I first met Diane Wilson on 17 November 2002 when documenting a news conference which announced Code Pink's historic debut onto the Washington DC peace movement scene when across from the White House, in Lafayette Park, a coalition of progressive womens' groups, including Code Pink launched a forty day Woman's Vigil and Fast For Peace, as an urgent call to stop (prevent) war on Iraq.
Until that day I had never heard of Code Pink, Diane Wilson nor of a rolling fast. Over the next few months through 8 March 2003 I would document and record many of Code Pink's direct actions in WDC. My second visit to the 40 Days and 40 Nights Woman's Peace Vigil would be on that following Thursday, 21 November during which time I would learn more about Diane Wilson. A few days later when documenting the Pre-World AIDS Day Code Red Demonstration I would observe Diane Wilson in the process of an interview with another news gatherer.
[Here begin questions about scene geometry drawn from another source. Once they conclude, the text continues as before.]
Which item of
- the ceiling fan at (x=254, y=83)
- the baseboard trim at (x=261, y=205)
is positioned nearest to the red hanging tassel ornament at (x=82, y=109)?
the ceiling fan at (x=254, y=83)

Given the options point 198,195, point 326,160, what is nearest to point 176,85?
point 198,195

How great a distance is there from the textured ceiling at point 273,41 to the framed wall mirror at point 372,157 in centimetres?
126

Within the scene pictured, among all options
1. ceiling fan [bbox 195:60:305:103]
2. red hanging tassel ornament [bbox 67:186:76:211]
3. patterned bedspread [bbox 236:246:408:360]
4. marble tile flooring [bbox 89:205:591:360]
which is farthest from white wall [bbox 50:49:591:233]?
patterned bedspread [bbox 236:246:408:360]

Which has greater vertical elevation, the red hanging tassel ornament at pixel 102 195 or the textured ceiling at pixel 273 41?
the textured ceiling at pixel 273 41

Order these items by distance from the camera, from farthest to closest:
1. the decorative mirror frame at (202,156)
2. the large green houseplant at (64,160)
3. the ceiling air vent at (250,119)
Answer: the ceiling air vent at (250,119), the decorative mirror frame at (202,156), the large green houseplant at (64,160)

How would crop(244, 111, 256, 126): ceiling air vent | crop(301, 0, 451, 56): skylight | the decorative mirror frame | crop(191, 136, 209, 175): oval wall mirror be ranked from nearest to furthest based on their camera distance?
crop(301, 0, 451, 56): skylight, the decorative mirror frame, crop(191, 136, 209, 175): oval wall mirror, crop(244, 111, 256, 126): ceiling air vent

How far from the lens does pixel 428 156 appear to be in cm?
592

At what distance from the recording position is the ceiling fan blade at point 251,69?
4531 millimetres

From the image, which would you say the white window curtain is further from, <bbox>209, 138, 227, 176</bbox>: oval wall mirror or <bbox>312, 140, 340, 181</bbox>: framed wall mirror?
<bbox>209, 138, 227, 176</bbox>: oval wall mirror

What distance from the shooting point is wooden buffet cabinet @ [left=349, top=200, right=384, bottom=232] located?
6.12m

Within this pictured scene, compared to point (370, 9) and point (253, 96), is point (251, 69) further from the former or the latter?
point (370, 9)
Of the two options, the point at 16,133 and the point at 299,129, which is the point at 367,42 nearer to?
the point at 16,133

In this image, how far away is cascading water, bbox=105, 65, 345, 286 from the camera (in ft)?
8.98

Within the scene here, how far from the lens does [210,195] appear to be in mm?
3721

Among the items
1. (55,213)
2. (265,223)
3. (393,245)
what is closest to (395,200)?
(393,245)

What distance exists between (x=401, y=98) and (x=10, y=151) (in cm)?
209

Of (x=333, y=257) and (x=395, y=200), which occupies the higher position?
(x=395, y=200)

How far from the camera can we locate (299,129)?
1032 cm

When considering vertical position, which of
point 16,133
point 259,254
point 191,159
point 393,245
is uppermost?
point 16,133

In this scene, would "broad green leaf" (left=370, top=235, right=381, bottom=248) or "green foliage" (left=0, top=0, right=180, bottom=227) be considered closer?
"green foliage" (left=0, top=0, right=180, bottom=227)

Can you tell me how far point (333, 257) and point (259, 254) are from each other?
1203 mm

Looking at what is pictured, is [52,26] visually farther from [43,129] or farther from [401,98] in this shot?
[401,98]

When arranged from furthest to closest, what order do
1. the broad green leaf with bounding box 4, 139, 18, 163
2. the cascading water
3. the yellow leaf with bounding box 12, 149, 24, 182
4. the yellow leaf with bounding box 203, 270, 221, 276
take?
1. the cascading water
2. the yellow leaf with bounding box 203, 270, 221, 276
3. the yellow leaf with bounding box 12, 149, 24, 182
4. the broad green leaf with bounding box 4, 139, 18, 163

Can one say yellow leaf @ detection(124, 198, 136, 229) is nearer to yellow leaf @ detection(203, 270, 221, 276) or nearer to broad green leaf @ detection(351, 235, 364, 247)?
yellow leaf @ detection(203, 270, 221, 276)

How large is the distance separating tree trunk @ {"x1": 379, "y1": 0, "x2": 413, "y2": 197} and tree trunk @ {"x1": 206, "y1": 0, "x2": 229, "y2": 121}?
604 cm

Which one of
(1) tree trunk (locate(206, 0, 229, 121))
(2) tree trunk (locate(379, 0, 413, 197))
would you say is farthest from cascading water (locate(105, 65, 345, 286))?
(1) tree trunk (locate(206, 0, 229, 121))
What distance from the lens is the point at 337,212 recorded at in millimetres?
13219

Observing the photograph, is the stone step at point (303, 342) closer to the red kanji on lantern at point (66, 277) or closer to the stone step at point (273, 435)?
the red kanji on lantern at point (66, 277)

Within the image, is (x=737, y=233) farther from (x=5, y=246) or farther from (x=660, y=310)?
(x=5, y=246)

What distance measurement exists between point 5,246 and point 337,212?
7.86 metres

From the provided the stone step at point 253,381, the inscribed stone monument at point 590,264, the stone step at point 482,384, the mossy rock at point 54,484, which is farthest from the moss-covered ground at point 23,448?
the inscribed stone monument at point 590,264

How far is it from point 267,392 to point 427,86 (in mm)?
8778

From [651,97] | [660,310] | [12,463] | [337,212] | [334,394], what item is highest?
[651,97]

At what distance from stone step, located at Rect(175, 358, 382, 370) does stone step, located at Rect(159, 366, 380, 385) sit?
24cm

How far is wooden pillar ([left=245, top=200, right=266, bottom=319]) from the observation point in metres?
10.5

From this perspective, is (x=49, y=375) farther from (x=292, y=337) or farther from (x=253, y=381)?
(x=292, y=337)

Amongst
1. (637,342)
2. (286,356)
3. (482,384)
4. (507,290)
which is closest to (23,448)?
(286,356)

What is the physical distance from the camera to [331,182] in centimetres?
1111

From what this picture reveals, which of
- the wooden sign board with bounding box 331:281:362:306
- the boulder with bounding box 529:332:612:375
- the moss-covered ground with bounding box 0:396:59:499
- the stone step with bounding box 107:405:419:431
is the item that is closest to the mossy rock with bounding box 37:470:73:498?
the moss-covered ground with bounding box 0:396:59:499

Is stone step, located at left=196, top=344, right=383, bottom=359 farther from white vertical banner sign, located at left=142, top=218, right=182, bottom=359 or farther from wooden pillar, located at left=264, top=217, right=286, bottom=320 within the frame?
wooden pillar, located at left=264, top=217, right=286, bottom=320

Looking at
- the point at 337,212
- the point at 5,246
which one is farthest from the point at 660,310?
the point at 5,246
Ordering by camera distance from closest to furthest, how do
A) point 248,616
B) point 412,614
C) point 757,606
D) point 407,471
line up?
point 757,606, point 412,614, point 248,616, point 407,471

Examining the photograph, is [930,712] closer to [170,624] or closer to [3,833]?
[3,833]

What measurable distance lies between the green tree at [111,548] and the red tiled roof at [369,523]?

Many of these women were from the West Coast or, in the case of Diane, from Texas but, in any case, was not aware of the cold temperatures in WDC during the very time of year that they were holding their vigil. Which, according to them, would last, at least, until the 8 March 2003 Womens' International Day March on Washington. It is not always easy for me to seperate myelf from the issues or subjects that I report on. So, my dropping by the Womans' Peace Vigil was sometimes in concern about the individuals that I met. Many, who according them, had not been in WDC before. Or, at least, during the cold months of November and December.
On Thanksgiving Day, 26 November 2002, I would walk from my apartment in the SW Waterfront area of WDC across the National Mall, along Pennsylvania Avenue, capturing Homelessnes in Washington DC and, in the process, would visit the Woman's Peace Vigil in Lafayette Park which is when I would learn that Diane had been arrested the day before.
I would return on Sunday, 1 December 2002, which marked the second week anniversary of the Woman's Vigil & Fast for Peace. And when I inquired of the status of Diane Wilson, no one seemed to know. Over the next few months I would learn that Diane had spent several months in a federal prison in the WDC area before she was released. Once released she was barred from the WDC area and in particularly was not permitted within a certain distance of the White House. At least, until her case came to trial. I would spend the weekend of 7 - 9 March 2003 documenting the Women's International March on Washington and can not now recall if Daine was in attendence. Whiule I do not know the specifics of the case nor of Diane's actions since then, I certainly was glad to see Diane Wilson at the 2006 Independence Day Troops Home Fast Hunger Strike.
Some years back and long before I had ever heard of Diane Wilson or Code Pink I had begun an "Unruly White Women" photographic and documentary project in a similar way that I had created "Angry Black Men" , "Mad Black Women" and "Angry White Men" projects. Diane Wilson, who refers to herself as An Unreasonable Woman, is definitely an 'unruly white woman'.
To learn more about Diane Wilson and her unruliness visit the Unreasonable Women of Texas blog site and/or purchase her latest book An Unreasonable Woman - A True Story of Shrimps, Politicos, Polluters, and the Fight for Seadrift, Texas.
Or visit her in Layayette Park, across from the White House, where since 4 July 2006, Diane Wilson, an unruly and unreasonable white woman, has remained on a hunger strike ... until the US troops come home from Iraq.